In der Nacht vom 2. auf den 3. April 2011 wird dem Denkmal August des Jüngeren auf dem Marktplatz in Wolfenbüttel unangekündigt eine bronzene Figur hinzugefügt und fest mit ihm verschweißt. Auf dem Pferd hockt nun ein merkwürdiges, mit einem Umhang bekleidetes Zwitterwesen.
Über die Autor*innen und Herkunft der Figur bleibt die Öffentlichkeit im Unklaren.
Eine Woche nach dem Eingriff in das Monument wird in der Braunschweiger Zeitung und im Wolfenbütteler Anzeiger ein Rätsel mit dem Hinweis veröffentlicht, dass das Herzog-August-Denkmal erst wieder in seinen originalen Zustand zurückversetzt wird, wenn es jemandem gelingt, das Rätsel zu lösen.
Die 23 Fragen des Rätsels beschäftigen sich mit der Wahrnehmung des Denkmals und dessen Vermittlung in der Stadtöffentlichkeit. Sie fokussieren dabei auf wenig in der Öffentlichkeit besprochene Aspekte der Geschichte des Herzogs wie die unter seiner Regentschaft forcierte Hexenverfolgung und stellen diese in Bezug zu zeitgenössischen Fragen der Minderheitenverfolgung und Identitätspolitik. Je mehr die Bürger*innen an der Lösung des Rätsels arbeiteten, desto mehr wurde der Kontext und damit der Grund für die Existenz des Geistreiters entschlüsselt und dessen Rolle für die Identität der Bürgerinnen und der Stadt neu verhandelt.
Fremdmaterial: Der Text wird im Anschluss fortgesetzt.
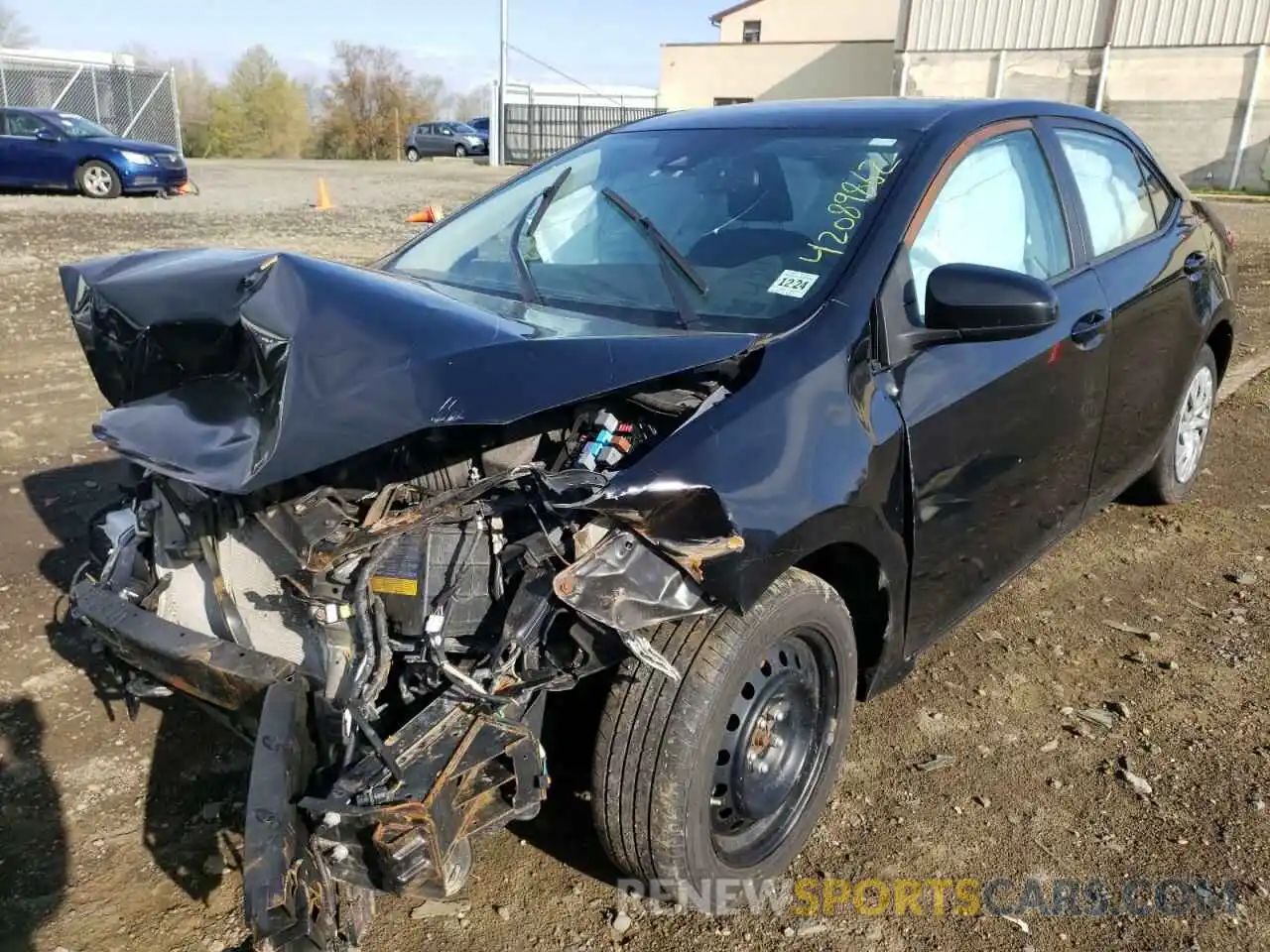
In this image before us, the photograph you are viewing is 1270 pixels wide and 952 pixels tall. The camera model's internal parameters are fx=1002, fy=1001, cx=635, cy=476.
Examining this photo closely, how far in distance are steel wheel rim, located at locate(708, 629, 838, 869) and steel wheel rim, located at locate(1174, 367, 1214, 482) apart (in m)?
2.75

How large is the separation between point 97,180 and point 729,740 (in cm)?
1863

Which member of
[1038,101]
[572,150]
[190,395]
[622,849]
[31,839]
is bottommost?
[31,839]

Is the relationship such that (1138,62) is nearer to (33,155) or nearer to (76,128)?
(76,128)

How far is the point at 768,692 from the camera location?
2.40 m

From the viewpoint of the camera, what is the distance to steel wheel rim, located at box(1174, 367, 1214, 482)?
450cm

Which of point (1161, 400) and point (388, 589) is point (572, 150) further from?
point (1161, 400)

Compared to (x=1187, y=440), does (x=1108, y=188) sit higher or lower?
higher

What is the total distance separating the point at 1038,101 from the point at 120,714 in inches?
146

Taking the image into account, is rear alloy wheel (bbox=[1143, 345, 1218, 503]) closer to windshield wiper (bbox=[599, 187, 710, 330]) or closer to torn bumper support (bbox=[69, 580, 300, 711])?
windshield wiper (bbox=[599, 187, 710, 330])

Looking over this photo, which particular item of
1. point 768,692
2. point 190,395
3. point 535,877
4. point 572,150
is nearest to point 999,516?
point 768,692

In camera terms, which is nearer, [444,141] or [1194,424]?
[1194,424]

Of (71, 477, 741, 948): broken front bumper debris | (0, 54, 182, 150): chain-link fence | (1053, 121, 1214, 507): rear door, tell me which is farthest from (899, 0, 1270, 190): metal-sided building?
(71, 477, 741, 948): broken front bumper debris

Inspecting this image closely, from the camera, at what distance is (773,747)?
2508mm

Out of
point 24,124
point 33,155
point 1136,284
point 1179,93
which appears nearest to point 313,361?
point 1136,284
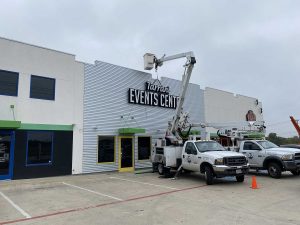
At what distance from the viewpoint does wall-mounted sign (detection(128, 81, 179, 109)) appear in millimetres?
20797

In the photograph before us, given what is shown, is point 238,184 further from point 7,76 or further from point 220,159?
point 7,76

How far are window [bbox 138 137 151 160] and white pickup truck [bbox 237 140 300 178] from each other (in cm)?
673

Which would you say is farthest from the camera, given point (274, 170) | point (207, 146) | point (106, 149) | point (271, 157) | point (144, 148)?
point (144, 148)

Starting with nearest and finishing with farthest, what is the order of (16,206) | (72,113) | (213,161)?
(16,206), (213,161), (72,113)

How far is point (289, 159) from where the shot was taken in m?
14.9

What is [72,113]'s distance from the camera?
1736 centimetres

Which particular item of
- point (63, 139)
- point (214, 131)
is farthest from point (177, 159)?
point (214, 131)

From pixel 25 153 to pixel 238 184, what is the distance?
421 inches

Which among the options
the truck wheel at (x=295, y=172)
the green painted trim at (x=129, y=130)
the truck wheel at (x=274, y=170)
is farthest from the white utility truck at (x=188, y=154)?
the truck wheel at (x=295, y=172)

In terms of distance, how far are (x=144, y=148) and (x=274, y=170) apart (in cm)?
904

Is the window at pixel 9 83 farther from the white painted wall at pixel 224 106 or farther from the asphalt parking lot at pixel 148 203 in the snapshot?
the white painted wall at pixel 224 106

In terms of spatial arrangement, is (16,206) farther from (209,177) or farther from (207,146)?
(207,146)

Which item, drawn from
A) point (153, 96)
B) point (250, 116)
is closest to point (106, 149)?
point (153, 96)

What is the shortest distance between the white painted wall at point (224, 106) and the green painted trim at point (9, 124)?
16.9 m
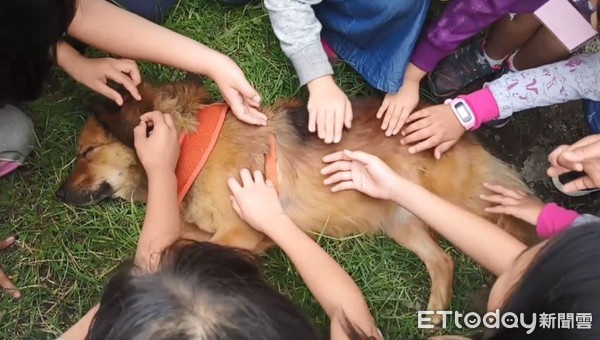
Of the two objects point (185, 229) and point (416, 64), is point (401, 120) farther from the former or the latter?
point (185, 229)

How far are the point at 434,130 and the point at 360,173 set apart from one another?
0.93ft

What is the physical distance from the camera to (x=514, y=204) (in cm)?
212

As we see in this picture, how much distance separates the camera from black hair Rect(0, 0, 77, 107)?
150 cm

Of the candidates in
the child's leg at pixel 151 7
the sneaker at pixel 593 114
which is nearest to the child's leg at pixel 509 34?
the sneaker at pixel 593 114

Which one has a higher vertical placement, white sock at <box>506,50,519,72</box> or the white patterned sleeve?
the white patterned sleeve

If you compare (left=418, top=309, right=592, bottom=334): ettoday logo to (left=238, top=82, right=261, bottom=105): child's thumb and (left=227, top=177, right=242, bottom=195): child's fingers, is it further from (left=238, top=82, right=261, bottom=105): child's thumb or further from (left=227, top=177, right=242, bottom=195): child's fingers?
(left=238, top=82, right=261, bottom=105): child's thumb

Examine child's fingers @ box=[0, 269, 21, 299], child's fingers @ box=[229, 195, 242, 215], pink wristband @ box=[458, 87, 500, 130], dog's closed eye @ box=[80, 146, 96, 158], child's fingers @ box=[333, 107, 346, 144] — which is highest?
pink wristband @ box=[458, 87, 500, 130]

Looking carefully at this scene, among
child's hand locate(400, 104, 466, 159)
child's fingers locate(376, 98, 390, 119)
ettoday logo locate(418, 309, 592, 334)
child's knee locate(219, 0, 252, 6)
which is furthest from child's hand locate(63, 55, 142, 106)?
ettoday logo locate(418, 309, 592, 334)

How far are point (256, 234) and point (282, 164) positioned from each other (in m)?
0.24

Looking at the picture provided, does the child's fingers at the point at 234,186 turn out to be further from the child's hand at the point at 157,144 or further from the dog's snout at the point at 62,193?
the dog's snout at the point at 62,193

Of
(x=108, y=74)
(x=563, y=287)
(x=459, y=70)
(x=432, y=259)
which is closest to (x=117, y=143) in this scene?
(x=108, y=74)

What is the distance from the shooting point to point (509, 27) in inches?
92.2

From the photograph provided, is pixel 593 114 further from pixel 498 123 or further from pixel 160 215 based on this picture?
pixel 160 215

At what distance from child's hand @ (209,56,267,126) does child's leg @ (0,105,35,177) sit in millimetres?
639
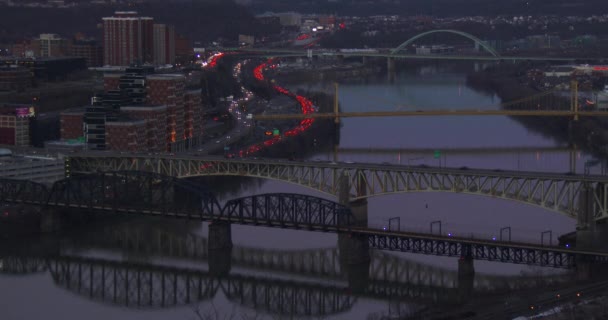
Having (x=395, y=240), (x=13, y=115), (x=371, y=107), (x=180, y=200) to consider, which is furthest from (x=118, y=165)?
(x=371, y=107)

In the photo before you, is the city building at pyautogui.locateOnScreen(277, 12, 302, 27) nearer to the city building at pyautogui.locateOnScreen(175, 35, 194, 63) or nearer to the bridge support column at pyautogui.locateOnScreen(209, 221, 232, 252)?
the city building at pyautogui.locateOnScreen(175, 35, 194, 63)

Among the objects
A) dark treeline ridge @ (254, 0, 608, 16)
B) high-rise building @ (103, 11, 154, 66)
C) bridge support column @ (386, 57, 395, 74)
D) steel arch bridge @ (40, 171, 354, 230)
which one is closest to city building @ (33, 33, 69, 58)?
high-rise building @ (103, 11, 154, 66)

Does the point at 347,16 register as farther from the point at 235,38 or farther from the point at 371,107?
the point at 371,107

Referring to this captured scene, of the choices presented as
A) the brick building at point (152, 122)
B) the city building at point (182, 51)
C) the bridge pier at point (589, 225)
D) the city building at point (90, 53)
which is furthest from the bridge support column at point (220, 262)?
the city building at point (182, 51)

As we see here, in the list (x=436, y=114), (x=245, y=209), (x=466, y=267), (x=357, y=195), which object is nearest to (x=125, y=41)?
(x=436, y=114)

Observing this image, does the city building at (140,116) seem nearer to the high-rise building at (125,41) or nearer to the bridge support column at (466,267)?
the bridge support column at (466,267)
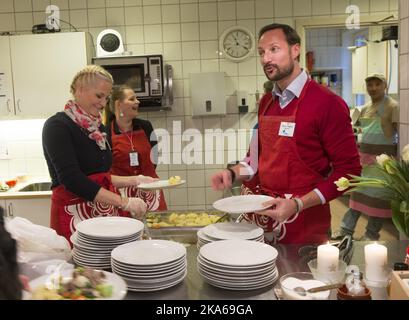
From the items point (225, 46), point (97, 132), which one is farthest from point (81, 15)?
point (97, 132)

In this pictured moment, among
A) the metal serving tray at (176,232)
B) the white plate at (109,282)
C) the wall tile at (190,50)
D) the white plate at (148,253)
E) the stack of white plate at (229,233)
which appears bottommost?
the metal serving tray at (176,232)

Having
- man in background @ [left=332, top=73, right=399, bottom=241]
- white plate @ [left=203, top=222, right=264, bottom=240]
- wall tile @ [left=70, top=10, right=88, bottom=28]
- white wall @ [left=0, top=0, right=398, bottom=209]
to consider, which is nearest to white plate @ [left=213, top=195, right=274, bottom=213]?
white plate @ [left=203, top=222, right=264, bottom=240]

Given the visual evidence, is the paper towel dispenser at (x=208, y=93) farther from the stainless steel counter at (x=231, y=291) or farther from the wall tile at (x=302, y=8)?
the stainless steel counter at (x=231, y=291)

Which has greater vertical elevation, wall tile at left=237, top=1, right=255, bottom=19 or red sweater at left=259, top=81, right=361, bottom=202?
wall tile at left=237, top=1, right=255, bottom=19

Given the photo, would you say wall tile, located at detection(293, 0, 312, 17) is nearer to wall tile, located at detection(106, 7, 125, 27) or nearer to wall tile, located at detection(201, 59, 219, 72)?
wall tile, located at detection(201, 59, 219, 72)

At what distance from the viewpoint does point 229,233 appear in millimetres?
1078

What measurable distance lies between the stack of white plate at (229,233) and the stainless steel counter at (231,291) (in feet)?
0.22

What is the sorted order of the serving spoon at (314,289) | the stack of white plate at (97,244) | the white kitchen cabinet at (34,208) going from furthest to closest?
the white kitchen cabinet at (34,208), the stack of white plate at (97,244), the serving spoon at (314,289)

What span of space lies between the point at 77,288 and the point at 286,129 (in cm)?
89

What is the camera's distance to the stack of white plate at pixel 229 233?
3.47 feet

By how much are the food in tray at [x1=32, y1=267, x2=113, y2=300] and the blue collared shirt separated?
0.90 m

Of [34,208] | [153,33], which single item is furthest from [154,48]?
[34,208]

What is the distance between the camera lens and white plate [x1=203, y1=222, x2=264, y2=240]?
106 cm

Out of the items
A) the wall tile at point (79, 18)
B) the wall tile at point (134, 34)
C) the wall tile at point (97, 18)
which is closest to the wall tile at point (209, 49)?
the wall tile at point (134, 34)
Auch die Entstehungs- und Produktionsgeschichte des Denkmals war Teil des Projekts. Zunächst aus der Notwendigkeit heraus die Tragfähigkeit des Denkmals zu untersuchen, wurde in enger Zusammenarbeit mit Elisabeth Vorderwüllbeke eine genaue Recherche zur Produktionsgeschichte des Denkmals betrieben. Einerseits konnte hierdurch die Hypothese widerlegt werden, dass es sich um eine dünnwandige Kupfertreibearbeit handelt und damit Zweifel an der Tragfähigkeit für die zusätzliche Figur ausgeräumt werden. Andererseits konnte dem Gedächtnis der Stadt nach Auffinden einiger Unterlagen im Stadtarchiv und weiterer Recherche im Archiv des Herstellers die tatsächliche Geschichte der Herstellung der Figur als zeittypische Galvanoplastik bei der Firma WMF zurückgegeben werden. Diese ist insofern interessant, als dass sie ei ne heute nicht mehr angewandte Methode zur Herstellung von Denkmälern aus Kupfer in die Diskussion bringt, die ihre Anwendung in einer Zeit der massenhaften Bestückung der Stadträume mit Monumenten fand.